私も娘が小さいころにくれた手紙やカードを、バサバサとは捨てられませんでした。
そうした品物を手にしたときに、よみがえる気持ちをなくしたくないからです。
ただいつも書いていますが、思い出は心の中にあります。
今日紹介する方法で淡々と手を動かすと、たくさんの思い出の品を抱え込まなくて済みます。
捨てるか残すかの二択をやめると片づけが進む
大切にしてきたものを手放すときに止まってしまうのは、捨てるか残すか、という二択で考えているからです。
この二択だと、捨てるほうを選んだ瞬間に、思い出そのものを失う気がします。
そこで、もう一つの道を用意してください。
思い出の品を、そのまま残す・デジタル写真で残す・手放す、の3つに分けます。
写真という選択肢をもうけると、現物を手放すことに強い抵抗がある人も整理を進められます。
写真に撮る方法は、小さなものから大きなものまで使えます。かさばらないから取っておこうと思ってしまう、手紙、カード、紙焼き写真にも有効です。
紙ものは、想像以上に劣化しやすいです。
現物を持ち続けていても、いつか読めなくなる日が来るかもしれません。
数年前、母からもらった絵手紙を整理したときも、私は3つに選別しました。
母は絵手紙を描くのが趣味で、季節の便りをまめに送ってくれていたので、ずいぶんたまっていました。
全部は残せないので、現物で残すもの、写真にして残すもの、手放すもの、と仕分けていきました。
デジタル写真にしたら、しまい込んでいたときより見る機会が増えました。
⇒思い出系の本と絵手紙の断捨離をする:ミニマリストへの道(96)
現物で残すのは、厳選した少しだけ
現物を残すのは、本当に手元に置きたいものだけです。
それは、ちゃんと自分の目で見たいもの。そして、手触りや匂い、重みなども取っておきたいものです。
丸ごと残すものは、できるだけ厳選してください。
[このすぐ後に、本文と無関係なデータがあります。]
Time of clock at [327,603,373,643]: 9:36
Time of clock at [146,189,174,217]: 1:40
これが増えてしまうと、一つ一つの価値が下がってしまいます。
場所も取るし、管理も大変です。
大きなものや紙類は、写真に撮ってから手放す
大きなものや思い出すきっかけがあればいいだけのものは、写真に撮ってから手放します。
たとえば、家具や本、子どもの大きな工作はこの方法が向いています。
私も、娘の工作はまとめて1枚の写真にしました。
子どもがいままさに育っている時期なら、年に1度ぐらい、子どもと作品を一緒に写真に撮るのもいいでしょう。
複数の作品を入れてもいいし、これぞ、と思う作品だけ選んでもいいです。
画像はフォルダを一つ作ってまとめておくと、あとで見返しやすいです。
思い出せないものや、数が多すぎるものは手放す
見てもそれが何か思い出せないものや、数がたくさんありすぎるものは手放します。
このとき、それを取っておいてどうしたいかも考えてみてください。
結局手元に残すと、どこかにしまい込むことになってしまいます。
写真を整理するとき、似たような構図のものは1枚残せばいいのと同じで、思い出すきっかけが似たものも、一つに選ぶといいです。
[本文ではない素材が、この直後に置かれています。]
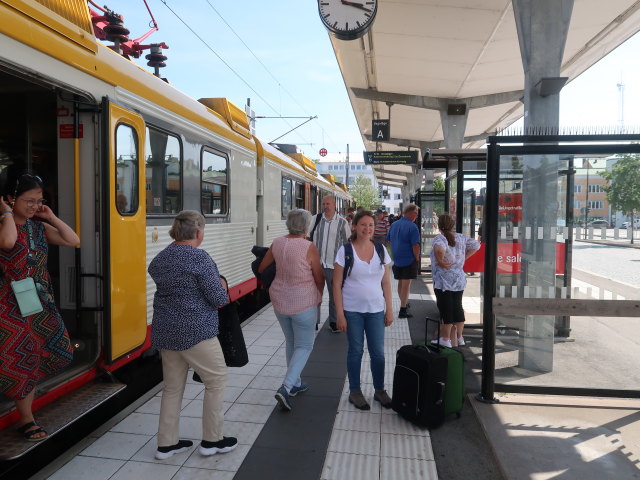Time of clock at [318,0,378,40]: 3:18
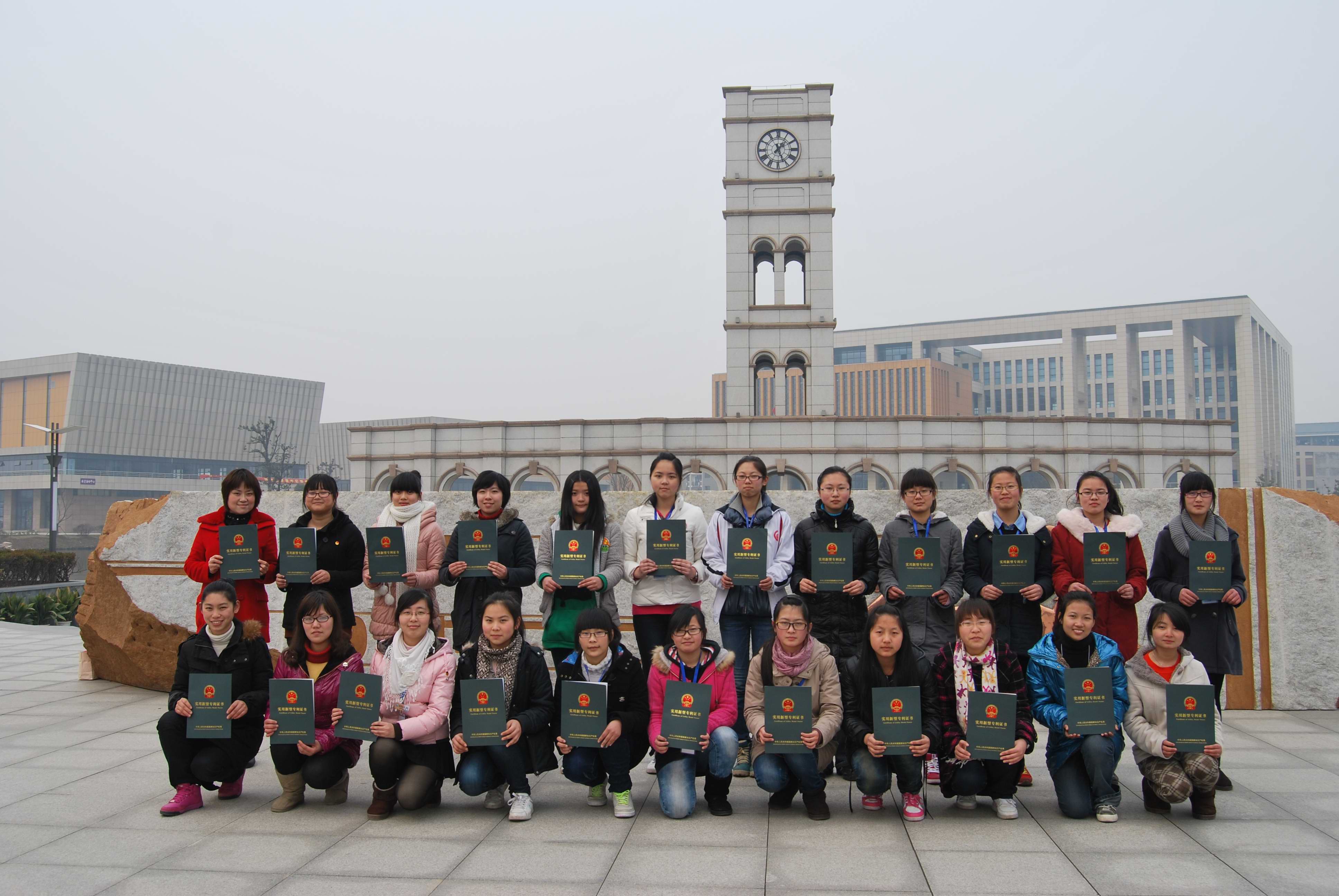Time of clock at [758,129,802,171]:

年を取ったらまた見たくなるのでは、と思う人もいるでしょうが、67歳の私の実感では、昔を懐かしむより、今日を楽しく過ごしたい気持ちのほうが強いです。
実際、思い出の品を引っ張り出して、一つ一つじっくり見ることはしません。
先に箱を用意して、そこに入る分だけを残す
厳選しましょう、といっても、なかなか手放せないかもしれません。
私の提案は、先に入れものを用意することです。
ここに入るぶんだけ、と区切って、半ば強制的に絞り込むのです。
思い出の品に限らず、服でも本でも、人は置き場所を考えずに、どんどん手元に残してしまいます。
だから、あとで整理に苦労します。
でも、ながめる時間にも、しまう場所にも、限りがあります。
入れものを先に一つ決めておくと、これは箱に入れるほど大事か、と優先順位をつけて選べます。
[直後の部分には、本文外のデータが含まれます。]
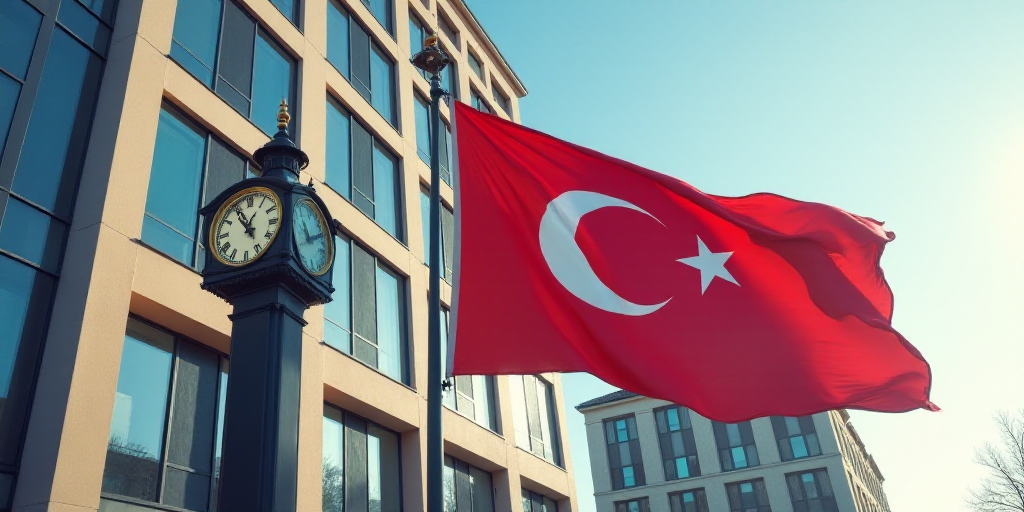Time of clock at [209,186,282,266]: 12:54
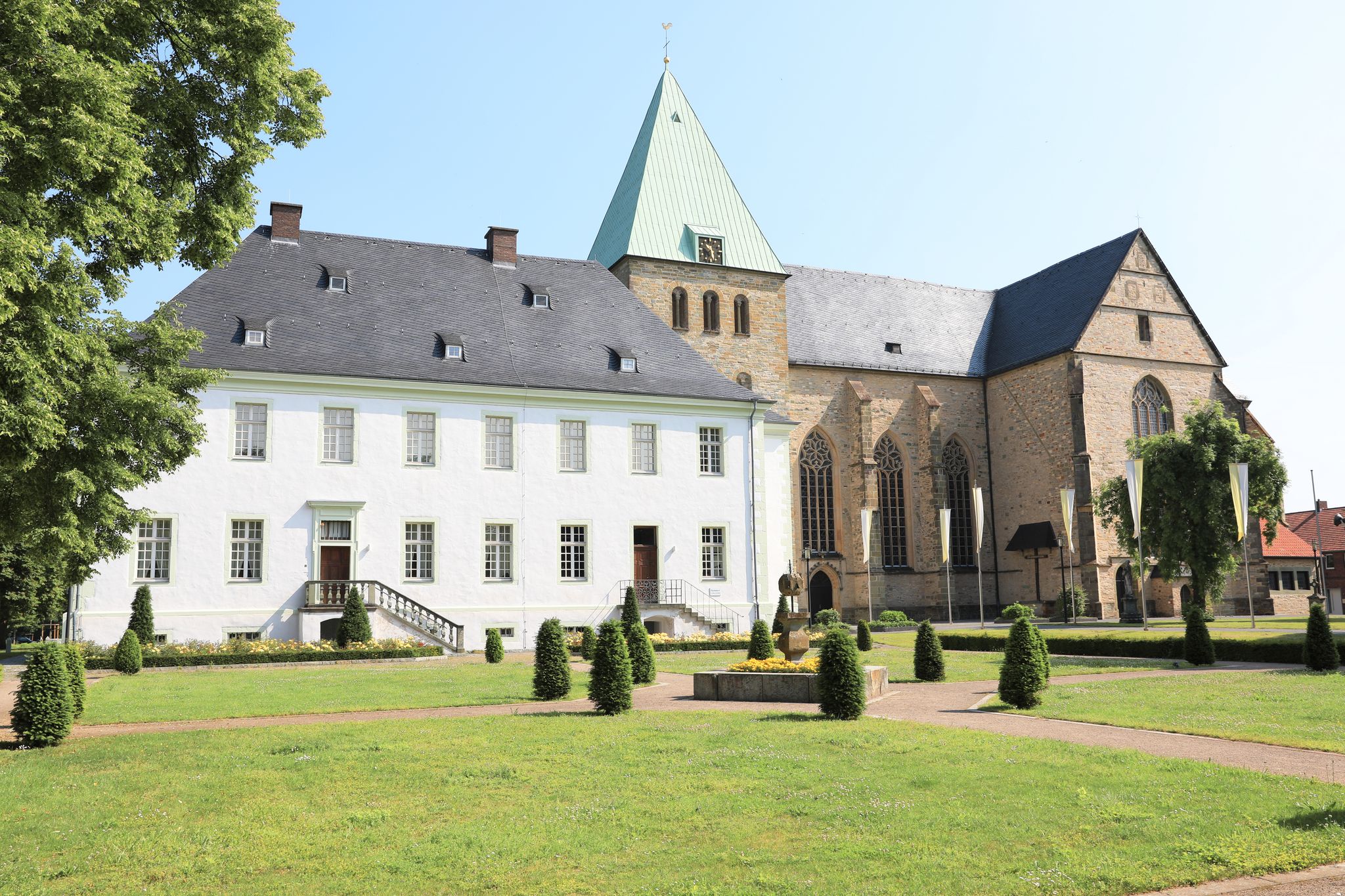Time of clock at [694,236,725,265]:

無理に捨てさせられるのではなく自分で選ぶので、罪悪感も残りません。
厚さ2.5センチのバインダーにまとめている
私は、娘が小さいころにくれた手紙の中から、母の日のカードと、歯の妖精からの手紙、その他娘の作品や母の手紙などを厚さ2.5センチのバインダーにまとめています。
北米でよく売っている、3つ穴バインダーに綴じて使う透明のクリアポケットに、がさっと入れてあるだけです。
ポケットそのものは10枚入れてあり、バインダーにはまだ余裕がありますが、もともとそんなに思い出の品がないので、これで十分間に合っています。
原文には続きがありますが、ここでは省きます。